Penhallow Hotel owners fined £80k for safety breaches

Penhallow Hotel fire Three people died as a result of the fire

The owners of a Cornish hotel destroyed by fire have been fined £80,000 and ordered to pay £62,000 costs for failing to meet fire safety standards.

Three Staffordshire people died in the blaze at the Penhallow Hotel in Newquay in August 2007.

In March O&C Holdsworth Ltd admitted failing to provide proper fire detection and alarm systems and failing to make a proper risk assessment.

The company, from Halifax, Yorkshire, was sentenced at Truro Crown Court.

Holidaymakers Joan Harper, 80, Monica Hughes, 86, and her son Peter, 43, died in the blaze, described by firefighters as the worst hotel fire in Britain for 40 years.

Mr Hughes, a teacher from Cheslyn Hay, Staffordshire, jumped from a third-floor window after trying in vain to save his mother.

Ms Harper, of Stoke-on-Trent, was also trapped, while her twin sister Marjorie Brys was one of more than 90 people who escaped the four-storey hotel.

John Hughes, Mrs Hughes' son and Peter's brother, said after the case: "To say I am disappointed with it is an understatement, it is a travesty.

"It should have been at least £500,000 in my estimation.
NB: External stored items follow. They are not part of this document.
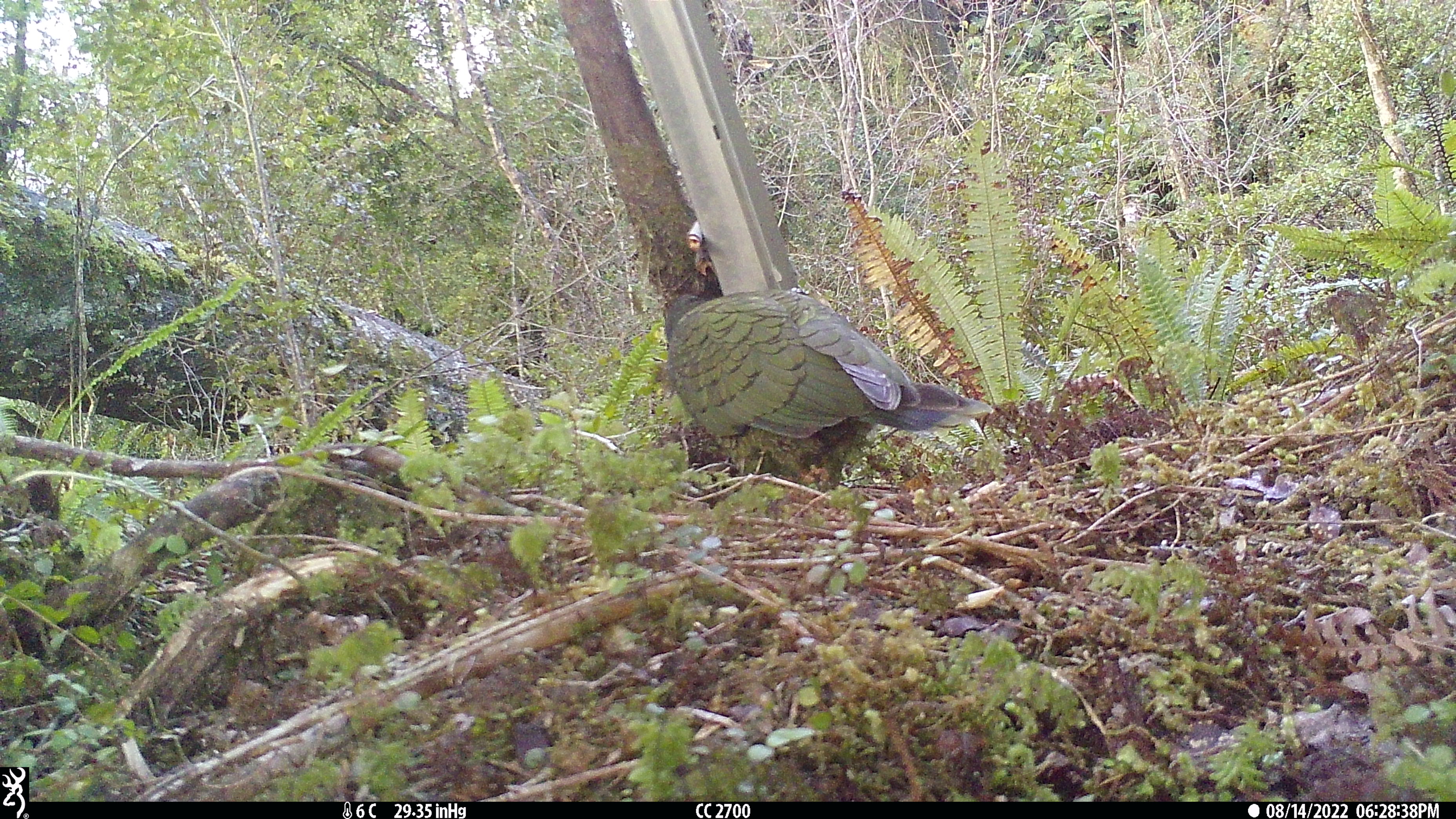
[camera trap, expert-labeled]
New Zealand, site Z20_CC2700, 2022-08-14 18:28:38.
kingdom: Animalia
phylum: Chordata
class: Aves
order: Psittaciformes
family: Strigopidae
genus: Nestor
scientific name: Nestor notabilis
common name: kea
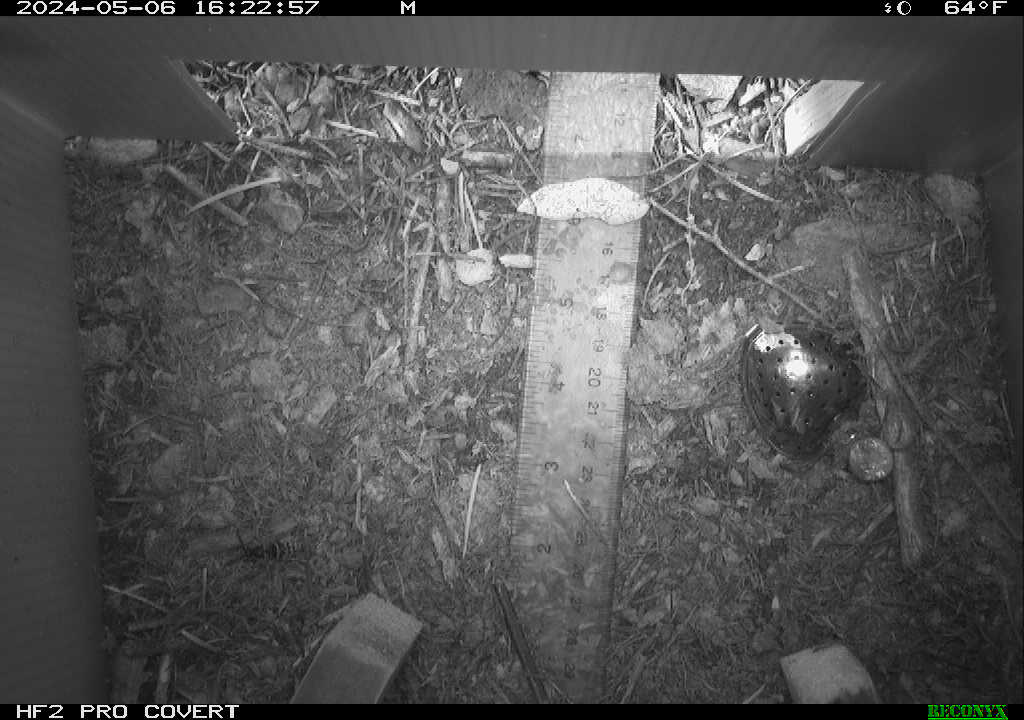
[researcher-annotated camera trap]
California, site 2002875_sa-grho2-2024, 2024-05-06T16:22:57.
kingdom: Animalia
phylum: Arthropoda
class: Insecta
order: Hymenoptera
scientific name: Hymenoptera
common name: ants, bees, wasps, and sawflies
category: hymenoptera order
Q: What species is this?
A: Hymenoptera order (ants, bees, wasps, and sawflies) (Hymenoptera).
I was hoping that a large fine would have sent a message to the hotel industry at least."

'Systematic failure'

The court heard that the company had been warned by Cornwall Council about inadequate equipment more than a year before the fire.

Failings included the lack of an "L2" alarm system, which features loud fire and smoke alarms in every room.

The council said the fine would send a "very clear message" to hotel owners about the importance of fire safety legislation

Judge Christopher Paul Darlow said the company was not responsible for the fire which an inquest heard was probably the result of arson.

He also said it was impossible to say whether lives would have been saved if safety systems been up to scratch.

But he said there had been a "systemic failure" by the firm to ensure its chain of hotels in southern England had complied with regulations.

"This represents not just a one-off event but a systemic failure of this magnitude to illustrate the magnitude of risks present.

"These matters had been raised in July 2006 but had not been addressed by the time of the fire 13 months later."

O&C described the fire as a "tragedy" and said it had been left "devastated" by what happened.

"Following the fire we immediately initiated a comprehensive review of our health and safety and fire safety procedures at our other hotels and have strengthened the company guidelines and working practices to ensure full compliance."

An inquest into the deaths in 2009 returned open verdicts on all three victims.